### EXERCISE
Beginning with the very first line, please reproduce the entries exactly through the line containing "Researchers investigated the".

### Saved entries
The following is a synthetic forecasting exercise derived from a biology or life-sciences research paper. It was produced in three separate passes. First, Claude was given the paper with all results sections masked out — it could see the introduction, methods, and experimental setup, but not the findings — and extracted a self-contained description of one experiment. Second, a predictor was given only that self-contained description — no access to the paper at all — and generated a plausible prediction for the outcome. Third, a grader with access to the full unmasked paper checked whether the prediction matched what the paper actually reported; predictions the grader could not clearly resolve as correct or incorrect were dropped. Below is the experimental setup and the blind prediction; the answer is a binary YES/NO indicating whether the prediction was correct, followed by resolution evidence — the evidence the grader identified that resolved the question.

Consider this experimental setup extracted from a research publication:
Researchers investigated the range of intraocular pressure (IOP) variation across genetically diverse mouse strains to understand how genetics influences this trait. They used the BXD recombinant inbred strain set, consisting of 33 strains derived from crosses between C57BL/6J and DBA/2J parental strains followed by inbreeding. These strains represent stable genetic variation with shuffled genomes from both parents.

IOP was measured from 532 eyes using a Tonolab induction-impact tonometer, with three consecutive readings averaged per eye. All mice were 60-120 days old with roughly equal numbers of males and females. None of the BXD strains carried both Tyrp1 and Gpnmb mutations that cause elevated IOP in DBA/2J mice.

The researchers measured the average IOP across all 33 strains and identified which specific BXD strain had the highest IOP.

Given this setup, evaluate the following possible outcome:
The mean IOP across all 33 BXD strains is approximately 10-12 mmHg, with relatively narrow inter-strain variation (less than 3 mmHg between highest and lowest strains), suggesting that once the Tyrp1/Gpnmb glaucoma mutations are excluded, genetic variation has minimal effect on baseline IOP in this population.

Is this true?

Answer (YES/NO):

### ANSWER SECTION
The following is a synthetic forecasting exercise derived from a biology or life-sciences research paper. It was produced in three separate passes. First, Claude was given the paper with all results sections masked out — it could see the introduction, methods, and experimental setup, but not the findings — and extracted a self-contained description of one experiment. Second, a predictor was given only that self-contained description — no access to the paper at all — and generated a plausible prediction for the outcome. Third, a grader with access to the full unmasked paper checked whether the prediction matched what the paper actually reported; predictions the grader could not clearly resolve as correct or incorrect were dropped. Below is the experimental setup and the blind prediction; the answer is a binary YES/NO indicating whether the prediction was correct, followed by resolution evidence — the evidence the grader identified that resolved the question.

Consider this experimental setup extracted from a research publication:
Researchers investigated the range of intraocular pressure (IOP) variation across genetically diverse mouse strains to understand how genetics influences this trait. They used the BXD recombinant inbred strain set, consisting of 33 strains derived from crosses between C57BL/6J and DBA/2J parental strains followed by inbreeding. These strains represent stable genetic variation with shuffled genomes from both parents.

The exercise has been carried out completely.